La pobre Viola regresó lentamente a su silla y se sentó ante el espejo, en el cual, de haberlo mirado menos abstraídamente, habría visto sus bellas facciones tristemente desfiguradas por los celos. Un instante después, la puerta se abrió a su espalda y su hermana entró en la habitación sin resuello y con las mejillas encendidas por el aire glacial.

Perdita se sobresaltó:

—Qué susto —dijo—. Creía que estabas con mamá. —Las tres mujeres iban a asistir a una merienda, y en tales ocasiones su costumbre era que una de las hijas ayudara a la madre a vestirse. En vez de penetrar, Perdita se quedó junto a la puerta.
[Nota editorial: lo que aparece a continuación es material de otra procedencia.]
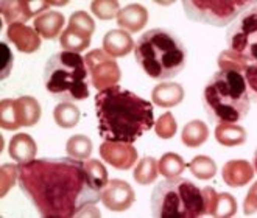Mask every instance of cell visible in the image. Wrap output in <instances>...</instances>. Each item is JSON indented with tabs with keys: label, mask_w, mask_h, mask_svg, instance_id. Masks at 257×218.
<instances>
[{
	"label": "cell",
	"mask_w": 257,
	"mask_h": 218,
	"mask_svg": "<svg viewBox=\"0 0 257 218\" xmlns=\"http://www.w3.org/2000/svg\"><path fill=\"white\" fill-rule=\"evenodd\" d=\"M18 184L45 218L100 216L97 202L103 189L84 161L73 158L35 159L18 165Z\"/></svg>",
	"instance_id": "6da1fadb"
},
{
	"label": "cell",
	"mask_w": 257,
	"mask_h": 218,
	"mask_svg": "<svg viewBox=\"0 0 257 218\" xmlns=\"http://www.w3.org/2000/svg\"><path fill=\"white\" fill-rule=\"evenodd\" d=\"M98 133L109 142L134 144L155 125L153 104L122 86H112L95 95Z\"/></svg>",
	"instance_id": "7a4b0ae2"
},
{
	"label": "cell",
	"mask_w": 257,
	"mask_h": 218,
	"mask_svg": "<svg viewBox=\"0 0 257 218\" xmlns=\"http://www.w3.org/2000/svg\"><path fill=\"white\" fill-rule=\"evenodd\" d=\"M203 107L210 122L237 125L249 114L251 98L245 75L231 69H220L203 90Z\"/></svg>",
	"instance_id": "3957f363"
},
{
	"label": "cell",
	"mask_w": 257,
	"mask_h": 218,
	"mask_svg": "<svg viewBox=\"0 0 257 218\" xmlns=\"http://www.w3.org/2000/svg\"><path fill=\"white\" fill-rule=\"evenodd\" d=\"M134 56L141 69L155 80H172L187 64L186 45L165 28L145 31L134 45Z\"/></svg>",
	"instance_id": "277c9868"
},
{
	"label": "cell",
	"mask_w": 257,
	"mask_h": 218,
	"mask_svg": "<svg viewBox=\"0 0 257 218\" xmlns=\"http://www.w3.org/2000/svg\"><path fill=\"white\" fill-rule=\"evenodd\" d=\"M90 75L80 53L58 52L44 69V86L59 101H83L89 97Z\"/></svg>",
	"instance_id": "5b68a950"
},
{
	"label": "cell",
	"mask_w": 257,
	"mask_h": 218,
	"mask_svg": "<svg viewBox=\"0 0 257 218\" xmlns=\"http://www.w3.org/2000/svg\"><path fill=\"white\" fill-rule=\"evenodd\" d=\"M151 213L156 218H200L207 213L204 189L186 178H167L155 187Z\"/></svg>",
	"instance_id": "8992f818"
},
{
	"label": "cell",
	"mask_w": 257,
	"mask_h": 218,
	"mask_svg": "<svg viewBox=\"0 0 257 218\" xmlns=\"http://www.w3.org/2000/svg\"><path fill=\"white\" fill-rule=\"evenodd\" d=\"M249 0H229V2H184L183 8L190 21L214 27L231 25L238 16L252 7Z\"/></svg>",
	"instance_id": "52a82bcc"
},
{
	"label": "cell",
	"mask_w": 257,
	"mask_h": 218,
	"mask_svg": "<svg viewBox=\"0 0 257 218\" xmlns=\"http://www.w3.org/2000/svg\"><path fill=\"white\" fill-rule=\"evenodd\" d=\"M226 44L231 52L248 62H257V2L228 27Z\"/></svg>",
	"instance_id": "ba28073f"
},
{
	"label": "cell",
	"mask_w": 257,
	"mask_h": 218,
	"mask_svg": "<svg viewBox=\"0 0 257 218\" xmlns=\"http://www.w3.org/2000/svg\"><path fill=\"white\" fill-rule=\"evenodd\" d=\"M41 119V106L36 98L25 95L7 98L0 104V125L4 130L16 131L21 127H35Z\"/></svg>",
	"instance_id": "9c48e42d"
},
{
	"label": "cell",
	"mask_w": 257,
	"mask_h": 218,
	"mask_svg": "<svg viewBox=\"0 0 257 218\" xmlns=\"http://www.w3.org/2000/svg\"><path fill=\"white\" fill-rule=\"evenodd\" d=\"M84 59L92 86L98 90H104L115 86L120 81V78H122V72H120V67L115 59L104 50L97 49L89 52L84 56Z\"/></svg>",
	"instance_id": "30bf717a"
},
{
	"label": "cell",
	"mask_w": 257,
	"mask_h": 218,
	"mask_svg": "<svg viewBox=\"0 0 257 218\" xmlns=\"http://www.w3.org/2000/svg\"><path fill=\"white\" fill-rule=\"evenodd\" d=\"M136 201L133 187L123 179H111L101 192V202L112 212H125Z\"/></svg>",
	"instance_id": "8fae6325"
},
{
	"label": "cell",
	"mask_w": 257,
	"mask_h": 218,
	"mask_svg": "<svg viewBox=\"0 0 257 218\" xmlns=\"http://www.w3.org/2000/svg\"><path fill=\"white\" fill-rule=\"evenodd\" d=\"M100 156L117 170H130L138 161V150L133 147V144L104 140L100 145Z\"/></svg>",
	"instance_id": "7c38bea8"
},
{
	"label": "cell",
	"mask_w": 257,
	"mask_h": 218,
	"mask_svg": "<svg viewBox=\"0 0 257 218\" xmlns=\"http://www.w3.org/2000/svg\"><path fill=\"white\" fill-rule=\"evenodd\" d=\"M52 5H66V2H2V16L10 25L24 24Z\"/></svg>",
	"instance_id": "4fadbf2b"
},
{
	"label": "cell",
	"mask_w": 257,
	"mask_h": 218,
	"mask_svg": "<svg viewBox=\"0 0 257 218\" xmlns=\"http://www.w3.org/2000/svg\"><path fill=\"white\" fill-rule=\"evenodd\" d=\"M8 41L16 47L22 53H33L39 50L41 47V36L39 33L25 24H11L7 28Z\"/></svg>",
	"instance_id": "5bb4252c"
},
{
	"label": "cell",
	"mask_w": 257,
	"mask_h": 218,
	"mask_svg": "<svg viewBox=\"0 0 257 218\" xmlns=\"http://www.w3.org/2000/svg\"><path fill=\"white\" fill-rule=\"evenodd\" d=\"M8 153L11 156V159H14L18 164H27L35 161L38 147L32 136L27 133H21L11 137L8 144Z\"/></svg>",
	"instance_id": "9a60e30c"
},
{
	"label": "cell",
	"mask_w": 257,
	"mask_h": 218,
	"mask_svg": "<svg viewBox=\"0 0 257 218\" xmlns=\"http://www.w3.org/2000/svg\"><path fill=\"white\" fill-rule=\"evenodd\" d=\"M134 41L125 30H109L103 38V50L112 58L126 56L134 49Z\"/></svg>",
	"instance_id": "2e32d148"
},
{
	"label": "cell",
	"mask_w": 257,
	"mask_h": 218,
	"mask_svg": "<svg viewBox=\"0 0 257 218\" xmlns=\"http://www.w3.org/2000/svg\"><path fill=\"white\" fill-rule=\"evenodd\" d=\"M148 22V11L139 4H130L117 14V24L130 33H138Z\"/></svg>",
	"instance_id": "e0dca14e"
},
{
	"label": "cell",
	"mask_w": 257,
	"mask_h": 218,
	"mask_svg": "<svg viewBox=\"0 0 257 218\" xmlns=\"http://www.w3.org/2000/svg\"><path fill=\"white\" fill-rule=\"evenodd\" d=\"M206 210L214 216H231L235 213L237 202L229 193H217L214 189H204Z\"/></svg>",
	"instance_id": "ac0fdd59"
},
{
	"label": "cell",
	"mask_w": 257,
	"mask_h": 218,
	"mask_svg": "<svg viewBox=\"0 0 257 218\" xmlns=\"http://www.w3.org/2000/svg\"><path fill=\"white\" fill-rule=\"evenodd\" d=\"M64 16L58 11H47L35 19V30L44 39H56L64 27Z\"/></svg>",
	"instance_id": "d6986e66"
},
{
	"label": "cell",
	"mask_w": 257,
	"mask_h": 218,
	"mask_svg": "<svg viewBox=\"0 0 257 218\" xmlns=\"http://www.w3.org/2000/svg\"><path fill=\"white\" fill-rule=\"evenodd\" d=\"M254 170L248 162L243 161H232L228 162L223 168V178L224 182L231 185V187H240L245 185L252 179Z\"/></svg>",
	"instance_id": "ffe728a7"
},
{
	"label": "cell",
	"mask_w": 257,
	"mask_h": 218,
	"mask_svg": "<svg viewBox=\"0 0 257 218\" xmlns=\"http://www.w3.org/2000/svg\"><path fill=\"white\" fill-rule=\"evenodd\" d=\"M153 101L161 107H172L176 106L184 98V89L176 83H162L158 84L151 92Z\"/></svg>",
	"instance_id": "44dd1931"
},
{
	"label": "cell",
	"mask_w": 257,
	"mask_h": 218,
	"mask_svg": "<svg viewBox=\"0 0 257 218\" xmlns=\"http://www.w3.org/2000/svg\"><path fill=\"white\" fill-rule=\"evenodd\" d=\"M90 38L83 31H78L72 27L67 25V28L63 31L61 38H59V44H61L63 49H66L67 52H73V53H80L83 50H86L90 45Z\"/></svg>",
	"instance_id": "7402d4cb"
},
{
	"label": "cell",
	"mask_w": 257,
	"mask_h": 218,
	"mask_svg": "<svg viewBox=\"0 0 257 218\" xmlns=\"http://www.w3.org/2000/svg\"><path fill=\"white\" fill-rule=\"evenodd\" d=\"M80 117H81L80 109L73 103L61 101L53 109V119H55L56 125L61 128H66V130L77 127L80 122Z\"/></svg>",
	"instance_id": "603a6c76"
},
{
	"label": "cell",
	"mask_w": 257,
	"mask_h": 218,
	"mask_svg": "<svg viewBox=\"0 0 257 218\" xmlns=\"http://www.w3.org/2000/svg\"><path fill=\"white\" fill-rule=\"evenodd\" d=\"M215 139L221 145L234 147L246 140V131L238 125H218L215 130Z\"/></svg>",
	"instance_id": "cb8c5ba5"
},
{
	"label": "cell",
	"mask_w": 257,
	"mask_h": 218,
	"mask_svg": "<svg viewBox=\"0 0 257 218\" xmlns=\"http://www.w3.org/2000/svg\"><path fill=\"white\" fill-rule=\"evenodd\" d=\"M158 162L156 159L150 158V156H145L142 158L138 165L134 168V181L141 184V185H148V184H153L158 178Z\"/></svg>",
	"instance_id": "d4e9b609"
},
{
	"label": "cell",
	"mask_w": 257,
	"mask_h": 218,
	"mask_svg": "<svg viewBox=\"0 0 257 218\" xmlns=\"http://www.w3.org/2000/svg\"><path fill=\"white\" fill-rule=\"evenodd\" d=\"M207 136H209V130L206 125L200 120H193L184 127L181 140L187 147H200L201 144L206 142Z\"/></svg>",
	"instance_id": "484cf974"
},
{
	"label": "cell",
	"mask_w": 257,
	"mask_h": 218,
	"mask_svg": "<svg viewBox=\"0 0 257 218\" xmlns=\"http://www.w3.org/2000/svg\"><path fill=\"white\" fill-rule=\"evenodd\" d=\"M66 151L73 159L86 161L92 153V140L83 134L72 136L66 144Z\"/></svg>",
	"instance_id": "4316f807"
},
{
	"label": "cell",
	"mask_w": 257,
	"mask_h": 218,
	"mask_svg": "<svg viewBox=\"0 0 257 218\" xmlns=\"http://www.w3.org/2000/svg\"><path fill=\"white\" fill-rule=\"evenodd\" d=\"M186 168V164L184 161L179 158L178 154L175 153H167L164 154L161 161L158 162V170L159 173L165 178H173V176H178L179 173H183Z\"/></svg>",
	"instance_id": "83f0119b"
},
{
	"label": "cell",
	"mask_w": 257,
	"mask_h": 218,
	"mask_svg": "<svg viewBox=\"0 0 257 218\" xmlns=\"http://www.w3.org/2000/svg\"><path fill=\"white\" fill-rule=\"evenodd\" d=\"M189 168L200 179H210L217 173L215 162L210 158H207V156H196V158H193V161L189 164Z\"/></svg>",
	"instance_id": "f1b7e54d"
},
{
	"label": "cell",
	"mask_w": 257,
	"mask_h": 218,
	"mask_svg": "<svg viewBox=\"0 0 257 218\" xmlns=\"http://www.w3.org/2000/svg\"><path fill=\"white\" fill-rule=\"evenodd\" d=\"M69 27L83 31L89 36H92L95 31V22L86 11H75L69 19Z\"/></svg>",
	"instance_id": "f546056e"
},
{
	"label": "cell",
	"mask_w": 257,
	"mask_h": 218,
	"mask_svg": "<svg viewBox=\"0 0 257 218\" xmlns=\"http://www.w3.org/2000/svg\"><path fill=\"white\" fill-rule=\"evenodd\" d=\"M118 8H120L118 2H112V0H109V2H106V0H98V2L90 4V10H92V13L101 21H111L117 18V14L120 11Z\"/></svg>",
	"instance_id": "4dcf8cb0"
},
{
	"label": "cell",
	"mask_w": 257,
	"mask_h": 218,
	"mask_svg": "<svg viewBox=\"0 0 257 218\" xmlns=\"http://www.w3.org/2000/svg\"><path fill=\"white\" fill-rule=\"evenodd\" d=\"M155 130H156V134L161 137V139H170L175 136L176 133V123H175V119L170 113H165L162 114L156 125H155Z\"/></svg>",
	"instance_id": "1f68e13d"
},
{
	"label": "cell",
	"mask_w": 257,
	"mask_h": 218,
	"mask_svg": "<svg viewBox=\"0 0 257 218\" xmlns=\"http://www.w3.org/2000/svg\"><path fill=\"white\" fill-rule=\"evenodd\" d=\"M243 75L246 80L249 98H251V101H254L257 104V62H251V64L246 67V70L243 72Z\"/></svg>",
	"instance_id": "d6a6232c"
},
{
	"label": "cell",
	"mask_w": 257,
	"mask_h": 218,
	"mask_svg": "<svg viewBox=\"0 0 257 218\" xmlns=\"http://www.w3.org/2000/svg\"><path fill=\"white\" fill-rule=\"evenodd\" d=\"M2 53H4V67H2V78H7V75H10L11 72V66H13V53L7 47V44H2Z\"/></svg>",
	"instance_id": "836d02e7"
},
{
	"label": "cell",
	"mask_w": 257,
	"mask_h": 218,
	"mask_svg": "<svg viewBox=\"0 0 257 218\" xmlns=\"http://www.w3.org/2000/svg\"><path fill=\"white\" fill-rule=\"evenodd\" d=\"M252 168H254V171L257 173V150H255V153H254V159H252Z\"/></svg>",
	"instance_id": "e575fe53"
}]
</instances>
—Pasa, pasa —dijo Viola—. Aún nos queda más de una hora. Me gustaría mucho que le hicieras unos cuantos retoques a mi peinado. —Sabía que su hermana quería retirarse y que ella podía ver en el espejo todos sus movimientos en la habitación—. Vamos, ayúdame a peinarme —dijo—, y después yo iré a ayudar a mamá.

De mala gana Perdita acudió a empuñar el cepillo. Vio la mirada de su hermana, en el espejo, firmemente clavada en sus manos. Aún no se lo había pasado tres veces por el cabello cuando Viola aferró su propia mano derecha a la izquierda de su hermana y se levantó de un salto.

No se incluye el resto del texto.